Viktor Wynd is blissfully disinterested in NFTs.
"I'm sitting in a shed in rural England working in porcelain and bronze as people have done for thousands of years, and I don't like looking at screens so....I'm not actually sure what an NFT is, other than it has nothing to do with me and I don't know what I'd do with one."
Wynd is, by his own definition, a "pataphysicist, writer, curator, collector, dealer, dilettante, naturalist and antiquarian". Alongside organising extravagant parties such as masked balls and halloween parties under The Last Tuesday Society, Wynd has quite the strangest museum in London—The Viktor Wynd Museum of Curiosities, a tiny institution on Mare Street in Hackney that is full to the gunnels with everything from McDonald's Happy Meal Toys to dodo bones, old master etchings to taxidermied two-headed kittens (not the place to go on a hangover).
But, the Covid-19 pandemic has not been kind: "We've had no visitors to the museum for almost a year—even last summer, people didn't want to go into small enclosed spaces and we had barely any overseas visitors," Wynd says. "So while we got a bounce-back loan which means we're still there, we realised we have no income and won't have any customers for a while."
So, Wynd is having a sale at Chiswick Auctions, London, on 6 May to raise some funds. It is an extraordinary and occasionally downright bonkers mix of 442-lots of natural history specimens, taxidermy, works of art and even a pair of Wynds own underpants—and those of Queen Victoria. To call it a wunderkammer seems rather vanilla.

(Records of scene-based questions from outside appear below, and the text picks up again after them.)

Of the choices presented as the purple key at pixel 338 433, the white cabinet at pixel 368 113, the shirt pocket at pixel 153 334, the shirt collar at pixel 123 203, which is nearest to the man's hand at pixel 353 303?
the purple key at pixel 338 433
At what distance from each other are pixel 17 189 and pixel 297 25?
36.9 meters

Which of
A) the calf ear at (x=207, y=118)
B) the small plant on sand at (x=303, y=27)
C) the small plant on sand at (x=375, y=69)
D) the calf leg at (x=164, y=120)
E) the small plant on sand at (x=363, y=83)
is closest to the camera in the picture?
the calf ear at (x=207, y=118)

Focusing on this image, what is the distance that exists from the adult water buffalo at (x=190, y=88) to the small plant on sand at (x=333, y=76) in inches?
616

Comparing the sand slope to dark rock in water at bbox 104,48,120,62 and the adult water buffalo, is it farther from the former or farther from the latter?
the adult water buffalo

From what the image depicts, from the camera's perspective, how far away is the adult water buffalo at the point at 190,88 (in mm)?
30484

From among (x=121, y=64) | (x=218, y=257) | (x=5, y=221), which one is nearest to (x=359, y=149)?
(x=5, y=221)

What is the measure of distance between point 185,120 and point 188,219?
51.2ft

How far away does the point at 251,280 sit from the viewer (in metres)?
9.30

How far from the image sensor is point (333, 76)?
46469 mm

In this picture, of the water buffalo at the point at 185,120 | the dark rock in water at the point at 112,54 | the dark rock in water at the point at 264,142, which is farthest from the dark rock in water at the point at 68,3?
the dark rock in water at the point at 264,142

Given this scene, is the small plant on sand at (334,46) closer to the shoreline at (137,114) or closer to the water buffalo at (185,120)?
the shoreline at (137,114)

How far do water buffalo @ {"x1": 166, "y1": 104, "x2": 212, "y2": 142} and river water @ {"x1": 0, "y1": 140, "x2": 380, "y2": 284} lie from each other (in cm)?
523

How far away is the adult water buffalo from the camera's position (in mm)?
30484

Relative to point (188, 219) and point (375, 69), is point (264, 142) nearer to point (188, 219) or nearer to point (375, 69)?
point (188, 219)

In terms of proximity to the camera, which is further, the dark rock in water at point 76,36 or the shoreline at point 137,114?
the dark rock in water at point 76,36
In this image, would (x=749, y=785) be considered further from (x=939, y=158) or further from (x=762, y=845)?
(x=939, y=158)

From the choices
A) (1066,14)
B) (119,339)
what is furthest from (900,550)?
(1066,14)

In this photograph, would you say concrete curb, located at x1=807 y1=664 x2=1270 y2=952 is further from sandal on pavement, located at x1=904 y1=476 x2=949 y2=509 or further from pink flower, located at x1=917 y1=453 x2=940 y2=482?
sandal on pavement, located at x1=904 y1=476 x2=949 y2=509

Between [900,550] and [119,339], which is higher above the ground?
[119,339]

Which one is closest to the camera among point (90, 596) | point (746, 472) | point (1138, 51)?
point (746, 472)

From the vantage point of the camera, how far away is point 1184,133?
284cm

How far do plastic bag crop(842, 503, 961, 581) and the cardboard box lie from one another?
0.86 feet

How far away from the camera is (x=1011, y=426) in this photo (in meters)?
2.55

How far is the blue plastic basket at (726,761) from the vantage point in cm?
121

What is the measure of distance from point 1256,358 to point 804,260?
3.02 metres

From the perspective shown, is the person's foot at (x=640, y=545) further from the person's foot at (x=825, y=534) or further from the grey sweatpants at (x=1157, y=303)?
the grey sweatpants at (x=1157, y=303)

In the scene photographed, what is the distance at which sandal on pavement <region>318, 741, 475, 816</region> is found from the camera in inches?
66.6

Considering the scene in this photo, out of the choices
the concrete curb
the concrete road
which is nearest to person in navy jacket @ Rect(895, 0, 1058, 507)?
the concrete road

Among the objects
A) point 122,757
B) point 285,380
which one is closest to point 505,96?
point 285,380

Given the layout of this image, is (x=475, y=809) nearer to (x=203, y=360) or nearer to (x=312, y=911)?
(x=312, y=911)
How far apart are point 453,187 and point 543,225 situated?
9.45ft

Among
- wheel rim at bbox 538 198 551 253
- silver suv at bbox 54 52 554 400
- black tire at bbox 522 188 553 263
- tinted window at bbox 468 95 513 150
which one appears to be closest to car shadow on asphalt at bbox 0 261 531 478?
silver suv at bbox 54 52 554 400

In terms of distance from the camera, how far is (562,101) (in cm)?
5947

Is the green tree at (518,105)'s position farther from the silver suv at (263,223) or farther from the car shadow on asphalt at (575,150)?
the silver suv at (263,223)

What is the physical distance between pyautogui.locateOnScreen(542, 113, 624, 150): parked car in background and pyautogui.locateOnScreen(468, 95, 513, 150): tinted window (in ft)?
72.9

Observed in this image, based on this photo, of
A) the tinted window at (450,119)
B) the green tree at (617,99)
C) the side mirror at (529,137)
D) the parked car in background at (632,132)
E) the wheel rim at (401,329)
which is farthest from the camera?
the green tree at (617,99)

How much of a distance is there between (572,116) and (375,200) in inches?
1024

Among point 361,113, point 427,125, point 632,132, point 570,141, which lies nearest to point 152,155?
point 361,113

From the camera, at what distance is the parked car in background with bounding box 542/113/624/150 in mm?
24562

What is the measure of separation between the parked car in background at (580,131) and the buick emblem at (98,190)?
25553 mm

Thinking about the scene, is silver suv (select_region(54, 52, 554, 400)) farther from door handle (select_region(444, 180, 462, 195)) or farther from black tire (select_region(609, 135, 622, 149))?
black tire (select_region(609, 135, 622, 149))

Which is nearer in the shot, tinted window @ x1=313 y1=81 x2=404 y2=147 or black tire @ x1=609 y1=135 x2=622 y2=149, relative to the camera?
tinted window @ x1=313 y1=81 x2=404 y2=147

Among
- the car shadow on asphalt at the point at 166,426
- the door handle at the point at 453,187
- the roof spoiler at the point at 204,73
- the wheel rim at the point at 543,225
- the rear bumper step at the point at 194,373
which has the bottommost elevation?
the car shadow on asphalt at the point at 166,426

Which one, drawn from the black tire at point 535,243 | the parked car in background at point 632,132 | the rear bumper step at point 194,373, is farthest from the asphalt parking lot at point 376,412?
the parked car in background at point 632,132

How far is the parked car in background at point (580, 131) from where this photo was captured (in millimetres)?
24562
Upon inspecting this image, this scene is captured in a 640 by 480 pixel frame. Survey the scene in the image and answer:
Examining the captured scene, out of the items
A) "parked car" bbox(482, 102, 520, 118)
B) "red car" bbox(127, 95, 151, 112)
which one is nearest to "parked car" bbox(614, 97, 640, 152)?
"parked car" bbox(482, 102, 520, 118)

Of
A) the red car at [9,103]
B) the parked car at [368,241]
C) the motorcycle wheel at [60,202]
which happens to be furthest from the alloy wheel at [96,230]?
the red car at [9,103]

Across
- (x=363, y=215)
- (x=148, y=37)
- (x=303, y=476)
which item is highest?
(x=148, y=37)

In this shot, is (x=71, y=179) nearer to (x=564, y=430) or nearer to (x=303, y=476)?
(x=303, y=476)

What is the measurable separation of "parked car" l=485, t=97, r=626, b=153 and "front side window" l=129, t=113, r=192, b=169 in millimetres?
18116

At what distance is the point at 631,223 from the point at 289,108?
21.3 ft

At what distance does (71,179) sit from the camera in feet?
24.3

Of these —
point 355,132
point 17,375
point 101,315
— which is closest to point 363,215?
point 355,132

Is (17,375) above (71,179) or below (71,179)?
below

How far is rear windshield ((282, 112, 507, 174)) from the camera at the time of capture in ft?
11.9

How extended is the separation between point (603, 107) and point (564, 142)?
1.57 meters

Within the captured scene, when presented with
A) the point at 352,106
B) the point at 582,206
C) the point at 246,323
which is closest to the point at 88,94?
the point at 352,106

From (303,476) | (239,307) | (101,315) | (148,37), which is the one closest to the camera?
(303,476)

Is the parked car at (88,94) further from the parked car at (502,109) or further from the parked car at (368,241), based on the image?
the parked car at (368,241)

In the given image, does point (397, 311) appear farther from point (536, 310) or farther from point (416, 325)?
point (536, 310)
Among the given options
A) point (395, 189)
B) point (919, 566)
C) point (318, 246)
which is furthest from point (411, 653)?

Estimates start from £50 (for Wynd's pants and a scientific educational poster relating to the urinary tract) and go up to £8,000 to £12,000 for a The Jazz Giraffe, a taxidermy baby giraffe playing a cello by Andre Robolobavich.
"Every arts organisation the world over is struggling, so this felt like the right thing to do to bring in a bit of money," Wynd says. "The museum is stuffed so full it's overflowing, so maybe it's a good thing I'm selling a few things."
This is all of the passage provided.